Dicarboxylic acids and levoglucosan in aerosols from Indo-Gangetic Plain: Inferences from day night variability during wintertime

This study assesses daytime and nighttime atmospheric abundance and molecular distribution of dicarboxylic acids (DCA: C-2-C-10) and biomass burning tracers (levoglucosan and biomass burning derived potassium: K-BB(+) ) in PM10 (particulate matter with aerodynamic diameter <= 10 mu m) from an urban location, Kanpur (in central Indo-Gangetic Plain: IGP) during wintertime (December 2015-February 2016). In this study, PM10 varied from 130 to 242 and 175-388 mu g m(-3) during daytime and nighttime, respectively. The average ratios of OC/EC (day: 12.3; night: 9.3) and WSOC/OC (day: 0.74; night: 0.48) were relatively high during daytime (OC: organic carbon; EC: elemental carbon; WSOC: water-soluble organic carbon).
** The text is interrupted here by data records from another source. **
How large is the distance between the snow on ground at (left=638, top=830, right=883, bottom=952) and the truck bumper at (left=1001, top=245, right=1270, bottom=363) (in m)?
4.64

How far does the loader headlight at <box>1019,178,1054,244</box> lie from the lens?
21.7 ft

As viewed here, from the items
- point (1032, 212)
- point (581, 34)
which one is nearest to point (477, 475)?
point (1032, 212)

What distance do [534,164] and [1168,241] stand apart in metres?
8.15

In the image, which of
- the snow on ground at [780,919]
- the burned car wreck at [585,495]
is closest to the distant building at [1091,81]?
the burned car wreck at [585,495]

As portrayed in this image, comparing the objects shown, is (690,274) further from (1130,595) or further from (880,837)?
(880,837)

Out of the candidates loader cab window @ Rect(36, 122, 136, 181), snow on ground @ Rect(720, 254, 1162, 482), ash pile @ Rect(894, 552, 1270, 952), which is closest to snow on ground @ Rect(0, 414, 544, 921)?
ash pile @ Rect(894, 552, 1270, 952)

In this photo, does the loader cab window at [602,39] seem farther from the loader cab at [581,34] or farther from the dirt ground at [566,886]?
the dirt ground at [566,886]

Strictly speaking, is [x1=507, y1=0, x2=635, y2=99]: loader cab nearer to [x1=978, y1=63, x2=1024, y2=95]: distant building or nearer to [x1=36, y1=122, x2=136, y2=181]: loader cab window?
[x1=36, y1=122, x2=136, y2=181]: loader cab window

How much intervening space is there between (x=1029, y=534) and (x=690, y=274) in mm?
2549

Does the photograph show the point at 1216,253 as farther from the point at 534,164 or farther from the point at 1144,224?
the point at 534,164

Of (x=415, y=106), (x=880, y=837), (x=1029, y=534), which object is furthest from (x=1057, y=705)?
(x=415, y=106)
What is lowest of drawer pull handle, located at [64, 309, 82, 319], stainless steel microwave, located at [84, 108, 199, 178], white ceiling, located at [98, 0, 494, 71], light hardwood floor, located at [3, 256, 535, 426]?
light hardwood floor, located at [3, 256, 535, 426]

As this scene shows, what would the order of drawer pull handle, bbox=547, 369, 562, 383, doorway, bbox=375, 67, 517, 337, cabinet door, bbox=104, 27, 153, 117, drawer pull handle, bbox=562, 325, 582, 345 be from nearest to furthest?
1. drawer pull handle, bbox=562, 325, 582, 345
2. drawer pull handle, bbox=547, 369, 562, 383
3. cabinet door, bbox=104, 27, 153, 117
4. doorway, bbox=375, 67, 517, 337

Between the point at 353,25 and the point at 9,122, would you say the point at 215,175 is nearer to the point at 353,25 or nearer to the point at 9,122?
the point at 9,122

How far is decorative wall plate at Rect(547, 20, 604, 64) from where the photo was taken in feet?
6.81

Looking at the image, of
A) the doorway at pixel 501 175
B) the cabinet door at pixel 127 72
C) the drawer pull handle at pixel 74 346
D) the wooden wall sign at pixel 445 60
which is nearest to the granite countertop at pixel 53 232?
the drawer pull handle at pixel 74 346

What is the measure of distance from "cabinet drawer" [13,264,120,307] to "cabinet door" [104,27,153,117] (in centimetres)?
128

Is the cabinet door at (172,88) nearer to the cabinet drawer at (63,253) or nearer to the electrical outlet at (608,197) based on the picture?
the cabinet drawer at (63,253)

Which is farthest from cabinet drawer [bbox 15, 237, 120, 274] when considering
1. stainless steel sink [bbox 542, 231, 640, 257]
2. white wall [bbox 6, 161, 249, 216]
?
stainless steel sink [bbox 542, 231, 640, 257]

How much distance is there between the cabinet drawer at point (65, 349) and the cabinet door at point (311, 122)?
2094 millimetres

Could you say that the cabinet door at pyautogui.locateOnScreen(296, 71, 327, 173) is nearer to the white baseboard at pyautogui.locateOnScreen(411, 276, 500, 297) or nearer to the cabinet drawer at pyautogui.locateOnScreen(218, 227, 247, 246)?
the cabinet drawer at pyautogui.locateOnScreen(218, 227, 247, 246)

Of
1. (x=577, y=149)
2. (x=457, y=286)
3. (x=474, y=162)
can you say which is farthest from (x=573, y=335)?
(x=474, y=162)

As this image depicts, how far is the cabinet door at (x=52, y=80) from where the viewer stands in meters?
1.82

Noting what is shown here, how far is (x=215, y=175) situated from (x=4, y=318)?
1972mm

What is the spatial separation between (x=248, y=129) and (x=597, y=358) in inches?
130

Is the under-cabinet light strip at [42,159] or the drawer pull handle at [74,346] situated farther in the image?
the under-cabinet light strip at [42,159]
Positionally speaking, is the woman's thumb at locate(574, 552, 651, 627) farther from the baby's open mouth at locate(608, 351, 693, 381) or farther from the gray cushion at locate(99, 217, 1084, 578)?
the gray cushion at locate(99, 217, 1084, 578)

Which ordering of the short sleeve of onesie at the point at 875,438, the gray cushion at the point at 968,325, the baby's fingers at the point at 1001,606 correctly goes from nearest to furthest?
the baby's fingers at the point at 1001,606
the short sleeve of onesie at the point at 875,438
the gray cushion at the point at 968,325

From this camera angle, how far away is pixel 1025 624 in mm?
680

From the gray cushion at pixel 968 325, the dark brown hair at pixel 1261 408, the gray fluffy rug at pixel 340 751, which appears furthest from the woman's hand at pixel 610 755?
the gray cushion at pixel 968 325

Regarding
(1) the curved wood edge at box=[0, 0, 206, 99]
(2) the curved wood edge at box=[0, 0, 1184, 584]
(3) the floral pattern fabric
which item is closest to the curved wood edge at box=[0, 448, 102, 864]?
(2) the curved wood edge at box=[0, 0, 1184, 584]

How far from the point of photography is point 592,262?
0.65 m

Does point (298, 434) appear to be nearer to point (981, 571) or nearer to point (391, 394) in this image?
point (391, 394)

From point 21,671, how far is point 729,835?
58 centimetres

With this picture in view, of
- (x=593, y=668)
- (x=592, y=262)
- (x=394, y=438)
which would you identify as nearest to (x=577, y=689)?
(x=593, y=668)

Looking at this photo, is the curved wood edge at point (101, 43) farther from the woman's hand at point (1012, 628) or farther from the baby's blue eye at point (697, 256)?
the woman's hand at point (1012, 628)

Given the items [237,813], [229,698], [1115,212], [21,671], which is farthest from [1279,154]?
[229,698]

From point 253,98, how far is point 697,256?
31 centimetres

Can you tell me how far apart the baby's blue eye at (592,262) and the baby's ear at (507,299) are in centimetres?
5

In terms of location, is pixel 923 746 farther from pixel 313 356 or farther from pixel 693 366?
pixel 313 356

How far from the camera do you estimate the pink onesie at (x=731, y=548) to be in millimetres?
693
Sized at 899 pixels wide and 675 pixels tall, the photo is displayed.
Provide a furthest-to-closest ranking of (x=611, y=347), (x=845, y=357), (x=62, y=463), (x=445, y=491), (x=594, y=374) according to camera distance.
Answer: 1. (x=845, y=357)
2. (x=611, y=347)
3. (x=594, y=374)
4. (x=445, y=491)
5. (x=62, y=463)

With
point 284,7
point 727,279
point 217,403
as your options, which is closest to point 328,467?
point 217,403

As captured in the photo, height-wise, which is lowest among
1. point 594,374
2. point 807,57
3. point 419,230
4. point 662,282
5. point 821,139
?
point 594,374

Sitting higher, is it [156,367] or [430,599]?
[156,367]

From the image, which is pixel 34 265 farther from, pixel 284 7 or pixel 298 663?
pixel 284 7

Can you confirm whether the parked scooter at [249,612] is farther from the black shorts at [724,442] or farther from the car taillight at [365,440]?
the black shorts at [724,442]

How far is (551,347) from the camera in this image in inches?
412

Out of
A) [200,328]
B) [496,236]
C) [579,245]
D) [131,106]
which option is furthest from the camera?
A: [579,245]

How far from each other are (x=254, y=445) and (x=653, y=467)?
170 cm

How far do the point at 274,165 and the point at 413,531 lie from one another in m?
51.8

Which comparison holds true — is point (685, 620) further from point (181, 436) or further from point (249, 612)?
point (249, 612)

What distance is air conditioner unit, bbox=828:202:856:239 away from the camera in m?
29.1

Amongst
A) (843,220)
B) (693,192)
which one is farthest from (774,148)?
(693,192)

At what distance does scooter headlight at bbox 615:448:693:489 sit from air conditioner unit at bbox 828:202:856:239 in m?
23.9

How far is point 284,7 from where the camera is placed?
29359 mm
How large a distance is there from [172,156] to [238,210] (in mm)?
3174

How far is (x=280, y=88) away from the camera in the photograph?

Strong linear correlations (R-2 >= 0.6; p < 0.05) of OC with levoglucosan and K-BB(+) suggest biomass burning emission as predominant source of organic aerosols over the IGP. The measured concentrations of total DCA (Sigma C-2-C-10 ) showed pronounced diurnal variability with a higher concentration during nighttime (2510 +/- 1025 ng m(-3) ) as compared to that in daytime (1499 +/- 562 ng m(-3) ). Concentrations of oxalic acid (C-2 ), succinic acid (C-4 ) and malonic acid (C-3 ) were predominantly high as compared to other congeners of DCA (C-2-C-10 ) over central IGP. Relatively higher mass fraction (73.4%) of C-2 in total DCA during nighttime than that in daytime (61.5%) indicates role of secondary organic aerosols (SOAs) formation involving aqueous-phase chemistry. Strong linear correlations of C-2 with C-3 and C-4 plausibly suggest that C-2 can have predominant formation pathways via decomposition of higher congeners of DCA. Overall, strong linear correlations of C-2 with levoglucosan and sulphate suggest that biomass burning emission and secondary transformations are predominant sources of DCA over IGP during wintertime. (C) 2017 Elsevier B.V. All rights reserved.